═════ The records
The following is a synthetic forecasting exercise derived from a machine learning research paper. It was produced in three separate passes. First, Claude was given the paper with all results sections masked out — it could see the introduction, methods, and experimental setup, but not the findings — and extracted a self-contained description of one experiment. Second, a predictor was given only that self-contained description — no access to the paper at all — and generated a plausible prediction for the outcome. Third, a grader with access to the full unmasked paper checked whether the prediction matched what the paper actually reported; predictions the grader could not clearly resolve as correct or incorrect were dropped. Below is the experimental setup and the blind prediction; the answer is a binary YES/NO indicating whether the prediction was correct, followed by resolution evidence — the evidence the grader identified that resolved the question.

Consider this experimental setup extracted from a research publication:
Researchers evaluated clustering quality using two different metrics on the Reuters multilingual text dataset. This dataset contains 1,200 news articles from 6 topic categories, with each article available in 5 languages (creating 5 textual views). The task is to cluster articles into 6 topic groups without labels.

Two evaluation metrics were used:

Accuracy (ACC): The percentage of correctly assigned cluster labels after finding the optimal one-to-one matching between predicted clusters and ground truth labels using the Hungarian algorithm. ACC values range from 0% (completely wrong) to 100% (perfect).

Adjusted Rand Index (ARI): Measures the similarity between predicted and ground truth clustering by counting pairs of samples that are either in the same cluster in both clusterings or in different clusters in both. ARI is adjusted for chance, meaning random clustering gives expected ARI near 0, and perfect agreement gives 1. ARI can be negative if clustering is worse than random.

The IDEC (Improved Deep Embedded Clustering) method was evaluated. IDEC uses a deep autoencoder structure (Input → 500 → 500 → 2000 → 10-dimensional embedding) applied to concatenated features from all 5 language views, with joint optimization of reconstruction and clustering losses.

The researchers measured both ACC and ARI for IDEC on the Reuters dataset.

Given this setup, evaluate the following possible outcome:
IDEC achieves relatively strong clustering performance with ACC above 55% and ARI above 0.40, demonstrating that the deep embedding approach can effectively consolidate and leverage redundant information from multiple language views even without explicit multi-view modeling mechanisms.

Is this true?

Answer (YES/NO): NO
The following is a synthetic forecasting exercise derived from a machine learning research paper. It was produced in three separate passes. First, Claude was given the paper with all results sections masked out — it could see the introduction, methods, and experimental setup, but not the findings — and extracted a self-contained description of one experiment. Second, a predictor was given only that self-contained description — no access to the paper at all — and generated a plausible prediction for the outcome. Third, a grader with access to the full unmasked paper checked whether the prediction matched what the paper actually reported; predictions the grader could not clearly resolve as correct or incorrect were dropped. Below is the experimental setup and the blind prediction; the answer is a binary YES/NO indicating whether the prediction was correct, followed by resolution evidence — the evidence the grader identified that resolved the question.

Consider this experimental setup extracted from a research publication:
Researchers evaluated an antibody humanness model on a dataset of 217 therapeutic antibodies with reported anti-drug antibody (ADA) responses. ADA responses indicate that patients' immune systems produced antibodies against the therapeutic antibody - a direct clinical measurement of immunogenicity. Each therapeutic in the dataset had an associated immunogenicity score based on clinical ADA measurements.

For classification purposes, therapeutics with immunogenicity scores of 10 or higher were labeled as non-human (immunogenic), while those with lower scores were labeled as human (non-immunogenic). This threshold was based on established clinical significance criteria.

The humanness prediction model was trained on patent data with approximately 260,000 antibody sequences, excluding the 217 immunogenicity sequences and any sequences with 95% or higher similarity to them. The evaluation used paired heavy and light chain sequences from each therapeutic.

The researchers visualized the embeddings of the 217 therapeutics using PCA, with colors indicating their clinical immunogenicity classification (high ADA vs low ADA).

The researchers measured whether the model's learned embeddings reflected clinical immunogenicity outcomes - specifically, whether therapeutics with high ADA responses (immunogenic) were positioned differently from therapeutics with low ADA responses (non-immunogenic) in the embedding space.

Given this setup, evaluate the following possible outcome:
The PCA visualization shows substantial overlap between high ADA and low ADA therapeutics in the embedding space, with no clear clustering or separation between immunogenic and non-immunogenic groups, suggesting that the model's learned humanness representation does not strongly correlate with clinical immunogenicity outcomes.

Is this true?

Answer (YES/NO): NO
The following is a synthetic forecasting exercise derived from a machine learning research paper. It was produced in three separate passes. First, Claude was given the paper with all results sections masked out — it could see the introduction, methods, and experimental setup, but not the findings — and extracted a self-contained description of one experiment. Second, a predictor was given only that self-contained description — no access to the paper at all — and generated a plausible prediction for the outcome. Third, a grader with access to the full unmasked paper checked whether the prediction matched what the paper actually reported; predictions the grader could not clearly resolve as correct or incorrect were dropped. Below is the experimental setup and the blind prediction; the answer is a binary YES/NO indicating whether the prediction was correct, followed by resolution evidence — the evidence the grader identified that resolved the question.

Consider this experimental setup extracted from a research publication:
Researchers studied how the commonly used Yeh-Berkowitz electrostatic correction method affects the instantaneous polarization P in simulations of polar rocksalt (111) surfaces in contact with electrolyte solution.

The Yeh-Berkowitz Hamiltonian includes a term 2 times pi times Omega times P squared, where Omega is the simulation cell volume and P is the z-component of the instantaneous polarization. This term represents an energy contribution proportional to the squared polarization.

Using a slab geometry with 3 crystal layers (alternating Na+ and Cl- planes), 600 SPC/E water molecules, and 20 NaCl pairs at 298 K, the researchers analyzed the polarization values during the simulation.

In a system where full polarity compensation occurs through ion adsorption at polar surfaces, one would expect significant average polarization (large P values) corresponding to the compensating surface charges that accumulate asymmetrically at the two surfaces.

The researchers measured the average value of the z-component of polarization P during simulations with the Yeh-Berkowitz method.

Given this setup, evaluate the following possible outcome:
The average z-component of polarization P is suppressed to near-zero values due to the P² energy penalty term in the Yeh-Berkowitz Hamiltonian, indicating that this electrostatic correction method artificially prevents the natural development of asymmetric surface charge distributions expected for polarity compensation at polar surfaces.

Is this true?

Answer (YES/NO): YES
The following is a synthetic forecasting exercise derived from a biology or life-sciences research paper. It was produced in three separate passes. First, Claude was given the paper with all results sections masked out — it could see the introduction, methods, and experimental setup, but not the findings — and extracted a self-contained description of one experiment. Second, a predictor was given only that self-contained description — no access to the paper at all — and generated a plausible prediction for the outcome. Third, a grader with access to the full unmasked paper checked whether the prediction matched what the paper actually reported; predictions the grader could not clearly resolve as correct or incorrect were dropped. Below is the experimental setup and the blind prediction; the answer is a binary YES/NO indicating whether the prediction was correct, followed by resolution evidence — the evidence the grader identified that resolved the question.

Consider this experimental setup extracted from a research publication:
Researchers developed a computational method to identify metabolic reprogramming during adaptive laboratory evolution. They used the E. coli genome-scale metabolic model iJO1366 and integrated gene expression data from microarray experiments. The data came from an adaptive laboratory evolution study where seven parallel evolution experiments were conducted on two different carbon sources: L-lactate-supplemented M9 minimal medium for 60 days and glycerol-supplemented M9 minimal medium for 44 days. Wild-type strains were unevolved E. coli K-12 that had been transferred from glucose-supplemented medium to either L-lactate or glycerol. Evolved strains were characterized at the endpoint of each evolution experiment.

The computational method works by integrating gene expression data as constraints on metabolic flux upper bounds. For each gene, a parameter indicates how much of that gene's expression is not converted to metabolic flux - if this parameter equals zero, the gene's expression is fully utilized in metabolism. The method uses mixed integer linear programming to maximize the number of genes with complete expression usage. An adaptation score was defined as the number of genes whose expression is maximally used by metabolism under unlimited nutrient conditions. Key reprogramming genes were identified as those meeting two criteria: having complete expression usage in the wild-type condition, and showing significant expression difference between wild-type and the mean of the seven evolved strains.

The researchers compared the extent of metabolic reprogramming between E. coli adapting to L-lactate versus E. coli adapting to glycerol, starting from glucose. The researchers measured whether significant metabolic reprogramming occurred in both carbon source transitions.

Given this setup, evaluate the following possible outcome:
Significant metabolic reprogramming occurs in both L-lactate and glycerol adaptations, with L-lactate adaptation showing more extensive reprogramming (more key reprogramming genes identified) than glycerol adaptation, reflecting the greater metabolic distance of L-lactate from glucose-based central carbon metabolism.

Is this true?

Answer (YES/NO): NO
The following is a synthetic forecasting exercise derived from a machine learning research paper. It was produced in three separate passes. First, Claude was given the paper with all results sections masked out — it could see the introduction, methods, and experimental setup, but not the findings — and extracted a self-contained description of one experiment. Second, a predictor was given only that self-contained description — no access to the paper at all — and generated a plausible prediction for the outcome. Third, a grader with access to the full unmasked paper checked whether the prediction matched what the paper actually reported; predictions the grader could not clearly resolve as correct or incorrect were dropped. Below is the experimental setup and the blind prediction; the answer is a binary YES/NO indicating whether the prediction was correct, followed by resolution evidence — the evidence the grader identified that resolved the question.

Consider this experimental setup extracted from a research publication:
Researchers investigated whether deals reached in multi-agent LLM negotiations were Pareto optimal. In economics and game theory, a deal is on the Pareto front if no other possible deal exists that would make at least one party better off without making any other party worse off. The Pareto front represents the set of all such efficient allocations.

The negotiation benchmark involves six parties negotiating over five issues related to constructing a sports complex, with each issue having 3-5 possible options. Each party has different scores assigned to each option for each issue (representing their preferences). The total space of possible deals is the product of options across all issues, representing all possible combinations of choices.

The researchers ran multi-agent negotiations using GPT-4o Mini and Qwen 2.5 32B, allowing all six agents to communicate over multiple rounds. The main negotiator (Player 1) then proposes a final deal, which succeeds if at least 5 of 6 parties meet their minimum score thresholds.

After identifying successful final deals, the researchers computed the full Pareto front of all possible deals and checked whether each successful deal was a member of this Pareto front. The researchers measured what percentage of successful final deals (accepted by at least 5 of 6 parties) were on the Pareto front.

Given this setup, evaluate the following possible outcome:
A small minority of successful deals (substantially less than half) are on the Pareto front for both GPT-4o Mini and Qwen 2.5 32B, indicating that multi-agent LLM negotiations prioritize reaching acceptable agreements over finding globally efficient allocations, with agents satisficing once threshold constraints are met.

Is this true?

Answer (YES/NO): NO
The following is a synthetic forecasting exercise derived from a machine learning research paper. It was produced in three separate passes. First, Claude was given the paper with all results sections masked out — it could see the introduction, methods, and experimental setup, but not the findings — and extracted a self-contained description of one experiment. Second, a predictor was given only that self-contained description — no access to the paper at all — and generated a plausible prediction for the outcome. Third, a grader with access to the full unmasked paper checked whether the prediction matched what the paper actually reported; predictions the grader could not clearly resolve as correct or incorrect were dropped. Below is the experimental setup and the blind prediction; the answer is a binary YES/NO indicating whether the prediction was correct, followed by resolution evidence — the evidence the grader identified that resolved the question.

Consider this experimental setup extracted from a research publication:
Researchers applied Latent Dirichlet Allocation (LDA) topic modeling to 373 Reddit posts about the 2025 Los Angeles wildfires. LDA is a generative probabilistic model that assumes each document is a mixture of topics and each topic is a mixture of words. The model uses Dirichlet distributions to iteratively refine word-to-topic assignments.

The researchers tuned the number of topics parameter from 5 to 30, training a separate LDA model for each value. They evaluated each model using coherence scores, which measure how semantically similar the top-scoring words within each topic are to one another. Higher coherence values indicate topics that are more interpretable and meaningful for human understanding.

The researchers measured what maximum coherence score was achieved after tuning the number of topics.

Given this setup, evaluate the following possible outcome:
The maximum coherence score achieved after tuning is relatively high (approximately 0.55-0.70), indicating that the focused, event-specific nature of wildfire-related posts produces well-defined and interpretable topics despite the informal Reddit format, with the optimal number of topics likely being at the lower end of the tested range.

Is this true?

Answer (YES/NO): NO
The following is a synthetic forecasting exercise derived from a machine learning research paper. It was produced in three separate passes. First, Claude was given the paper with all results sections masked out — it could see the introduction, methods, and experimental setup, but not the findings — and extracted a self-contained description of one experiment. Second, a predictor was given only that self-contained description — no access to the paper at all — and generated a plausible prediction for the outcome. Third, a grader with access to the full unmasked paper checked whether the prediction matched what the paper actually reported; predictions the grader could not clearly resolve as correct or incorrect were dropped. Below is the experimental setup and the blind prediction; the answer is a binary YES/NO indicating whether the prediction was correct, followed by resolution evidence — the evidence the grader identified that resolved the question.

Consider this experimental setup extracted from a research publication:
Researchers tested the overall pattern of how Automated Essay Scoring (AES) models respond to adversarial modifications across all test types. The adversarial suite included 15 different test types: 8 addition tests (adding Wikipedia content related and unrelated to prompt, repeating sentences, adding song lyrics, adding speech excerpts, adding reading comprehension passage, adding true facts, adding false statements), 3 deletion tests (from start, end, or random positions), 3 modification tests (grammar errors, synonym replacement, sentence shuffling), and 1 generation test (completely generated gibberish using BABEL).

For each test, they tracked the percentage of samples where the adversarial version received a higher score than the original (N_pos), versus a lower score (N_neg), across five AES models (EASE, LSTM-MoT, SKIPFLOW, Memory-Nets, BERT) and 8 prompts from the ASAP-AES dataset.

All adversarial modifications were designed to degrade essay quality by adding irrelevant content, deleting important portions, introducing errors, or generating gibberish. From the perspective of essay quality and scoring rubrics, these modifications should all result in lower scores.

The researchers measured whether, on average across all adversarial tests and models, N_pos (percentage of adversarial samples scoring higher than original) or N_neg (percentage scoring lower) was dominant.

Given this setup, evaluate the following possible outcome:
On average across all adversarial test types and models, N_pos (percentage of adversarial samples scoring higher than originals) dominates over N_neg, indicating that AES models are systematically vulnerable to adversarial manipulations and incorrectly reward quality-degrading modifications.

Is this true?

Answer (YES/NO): NO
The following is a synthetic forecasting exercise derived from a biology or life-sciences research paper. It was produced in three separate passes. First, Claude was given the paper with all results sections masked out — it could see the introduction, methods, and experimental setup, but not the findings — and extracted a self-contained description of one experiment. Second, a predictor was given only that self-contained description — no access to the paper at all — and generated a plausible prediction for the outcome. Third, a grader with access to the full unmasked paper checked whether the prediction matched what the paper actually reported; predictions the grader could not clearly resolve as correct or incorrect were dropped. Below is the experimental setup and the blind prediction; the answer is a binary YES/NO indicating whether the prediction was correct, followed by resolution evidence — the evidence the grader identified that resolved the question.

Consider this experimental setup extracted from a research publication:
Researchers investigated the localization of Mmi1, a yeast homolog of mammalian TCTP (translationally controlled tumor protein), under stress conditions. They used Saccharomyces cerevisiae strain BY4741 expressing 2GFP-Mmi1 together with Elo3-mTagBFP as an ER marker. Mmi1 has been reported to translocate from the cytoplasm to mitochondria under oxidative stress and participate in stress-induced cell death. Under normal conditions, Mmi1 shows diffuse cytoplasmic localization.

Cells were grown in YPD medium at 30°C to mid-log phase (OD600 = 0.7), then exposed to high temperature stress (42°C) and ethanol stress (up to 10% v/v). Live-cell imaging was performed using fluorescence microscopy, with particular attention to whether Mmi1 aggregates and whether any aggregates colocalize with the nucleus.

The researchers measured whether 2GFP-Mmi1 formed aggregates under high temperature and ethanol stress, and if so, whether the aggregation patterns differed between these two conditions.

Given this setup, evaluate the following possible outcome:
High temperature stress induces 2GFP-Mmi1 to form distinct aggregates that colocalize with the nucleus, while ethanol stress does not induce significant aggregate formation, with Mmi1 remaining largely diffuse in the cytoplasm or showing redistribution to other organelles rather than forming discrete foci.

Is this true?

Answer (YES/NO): NO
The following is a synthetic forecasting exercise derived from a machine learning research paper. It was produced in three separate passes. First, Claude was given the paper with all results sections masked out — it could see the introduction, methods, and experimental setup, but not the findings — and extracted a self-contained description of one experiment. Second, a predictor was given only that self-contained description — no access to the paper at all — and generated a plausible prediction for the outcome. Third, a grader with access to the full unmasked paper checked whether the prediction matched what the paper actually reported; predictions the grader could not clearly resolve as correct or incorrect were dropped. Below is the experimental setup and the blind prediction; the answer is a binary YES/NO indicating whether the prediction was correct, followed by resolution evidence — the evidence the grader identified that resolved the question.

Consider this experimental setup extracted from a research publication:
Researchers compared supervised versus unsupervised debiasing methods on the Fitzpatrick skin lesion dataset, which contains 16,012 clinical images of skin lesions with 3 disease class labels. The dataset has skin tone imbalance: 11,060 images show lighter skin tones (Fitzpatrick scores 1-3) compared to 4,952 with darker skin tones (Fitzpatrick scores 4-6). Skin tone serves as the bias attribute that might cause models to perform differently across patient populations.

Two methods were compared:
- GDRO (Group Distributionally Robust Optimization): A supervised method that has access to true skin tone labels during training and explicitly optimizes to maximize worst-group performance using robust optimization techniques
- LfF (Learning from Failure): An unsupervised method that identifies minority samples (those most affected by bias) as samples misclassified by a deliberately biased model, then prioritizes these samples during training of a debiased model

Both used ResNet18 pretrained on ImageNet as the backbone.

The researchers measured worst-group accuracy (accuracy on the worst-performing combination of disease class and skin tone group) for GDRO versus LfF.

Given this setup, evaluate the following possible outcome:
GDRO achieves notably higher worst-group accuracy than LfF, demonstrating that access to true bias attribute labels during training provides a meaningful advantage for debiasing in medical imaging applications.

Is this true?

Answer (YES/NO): YES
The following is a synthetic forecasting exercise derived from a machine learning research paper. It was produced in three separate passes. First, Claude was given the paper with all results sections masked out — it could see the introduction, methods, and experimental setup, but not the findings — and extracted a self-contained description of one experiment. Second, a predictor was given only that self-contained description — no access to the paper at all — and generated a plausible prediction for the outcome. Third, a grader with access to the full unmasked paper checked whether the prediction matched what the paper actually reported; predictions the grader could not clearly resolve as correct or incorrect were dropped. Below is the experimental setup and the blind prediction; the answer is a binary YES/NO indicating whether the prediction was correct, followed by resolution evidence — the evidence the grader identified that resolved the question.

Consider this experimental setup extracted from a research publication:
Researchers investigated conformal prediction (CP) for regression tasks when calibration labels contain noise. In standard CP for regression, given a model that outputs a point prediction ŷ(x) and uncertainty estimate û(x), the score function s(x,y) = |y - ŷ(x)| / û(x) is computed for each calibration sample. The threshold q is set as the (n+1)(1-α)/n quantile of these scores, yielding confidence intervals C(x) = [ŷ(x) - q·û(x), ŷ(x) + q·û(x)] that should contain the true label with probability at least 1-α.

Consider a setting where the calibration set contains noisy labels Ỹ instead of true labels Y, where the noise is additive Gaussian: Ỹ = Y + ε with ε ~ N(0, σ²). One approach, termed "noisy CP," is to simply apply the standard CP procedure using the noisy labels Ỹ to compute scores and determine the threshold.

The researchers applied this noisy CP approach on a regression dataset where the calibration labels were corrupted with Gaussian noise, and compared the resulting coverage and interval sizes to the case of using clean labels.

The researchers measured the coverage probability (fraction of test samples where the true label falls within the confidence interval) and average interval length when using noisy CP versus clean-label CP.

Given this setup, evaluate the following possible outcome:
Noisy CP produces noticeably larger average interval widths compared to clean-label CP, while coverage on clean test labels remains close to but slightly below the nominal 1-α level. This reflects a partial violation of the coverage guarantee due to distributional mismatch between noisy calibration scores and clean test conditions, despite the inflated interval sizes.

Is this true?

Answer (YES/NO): NO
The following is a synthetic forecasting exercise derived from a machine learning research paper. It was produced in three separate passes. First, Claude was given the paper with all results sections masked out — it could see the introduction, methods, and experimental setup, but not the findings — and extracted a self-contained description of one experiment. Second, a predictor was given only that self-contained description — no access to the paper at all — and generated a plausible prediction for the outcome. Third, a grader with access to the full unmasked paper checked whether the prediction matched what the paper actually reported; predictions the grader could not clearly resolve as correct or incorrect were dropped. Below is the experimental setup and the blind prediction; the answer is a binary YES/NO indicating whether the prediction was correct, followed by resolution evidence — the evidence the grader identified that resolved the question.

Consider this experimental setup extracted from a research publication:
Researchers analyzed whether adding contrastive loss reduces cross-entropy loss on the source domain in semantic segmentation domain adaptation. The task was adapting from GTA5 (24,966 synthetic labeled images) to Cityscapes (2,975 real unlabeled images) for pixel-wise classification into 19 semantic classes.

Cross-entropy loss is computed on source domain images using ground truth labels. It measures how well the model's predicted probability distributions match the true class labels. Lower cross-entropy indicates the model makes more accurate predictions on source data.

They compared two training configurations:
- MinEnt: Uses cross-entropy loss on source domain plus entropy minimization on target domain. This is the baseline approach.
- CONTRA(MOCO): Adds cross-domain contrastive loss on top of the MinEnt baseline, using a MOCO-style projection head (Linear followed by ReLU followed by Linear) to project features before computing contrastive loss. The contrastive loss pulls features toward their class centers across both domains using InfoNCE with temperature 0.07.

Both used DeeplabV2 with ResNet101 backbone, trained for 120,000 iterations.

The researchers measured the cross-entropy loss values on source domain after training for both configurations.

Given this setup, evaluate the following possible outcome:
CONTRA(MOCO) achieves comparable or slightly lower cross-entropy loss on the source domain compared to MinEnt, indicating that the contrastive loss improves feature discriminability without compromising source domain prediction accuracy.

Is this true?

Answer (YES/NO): NO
══════════
Please copy, word for word, every line from the first line of the records through the line containing "Adjusted Rand Index", with both of those lines included and nothing else.

The following is a synthetic forecasting exercise derived from a machine learning research paper. It was produced in three separate passes. First, Claude was given the paper with all results sections masked out — it could see the introduction, methods, and experimental setup, but not the findings — and extracted a self-contained description of one experiment. Second, a predictor was given only that self-contained description — no access to the paper at all — and generated a plausible prediction for the outcome. Third, a grader with access to the full unmasked paper checked whether the prediction matched what the paper actually reported; predictions the grader could not clearly resolve as correct or incorrect were dropped. Below is the experimental setup and the blind prediction; the answer is a binary YES/NO indicating whether the prediction was correct, followed by resolution evidence — the evidence the grader identified that resolved the question.

Consider this experimental setup extracted from a research publication:
Researchers evaluated clustering quality using two different metrics on the Reuters multilingual text dataset. This dataset contains 1,200 news articles from 6 topic categories, with each article available in 5 languages (creating 5 textual views). The task is to cluster articles into 6 topic groups without labels.

Two evaluation metrics were used:

Accuracy (ACC): The percentage of correctly assigned cluster labels after finding the optimal one-to-one matching between predicted clusters and ground truth labels using the Hungarian algorithm. ACC values range from 0% (completely wrong) to 100% (perfect).

Adjusted Rand Index (ARI): Measures the similarity between predicted and ground truth clustering by counting pairs of samples that are either in the same cluster in both clusterings or in different clusters in both. ARI is adjusted for chance, meaning random clustering gives expected ARI near 0, and perfect agreement gives 1. ARI can be negative if clustering is worse than random.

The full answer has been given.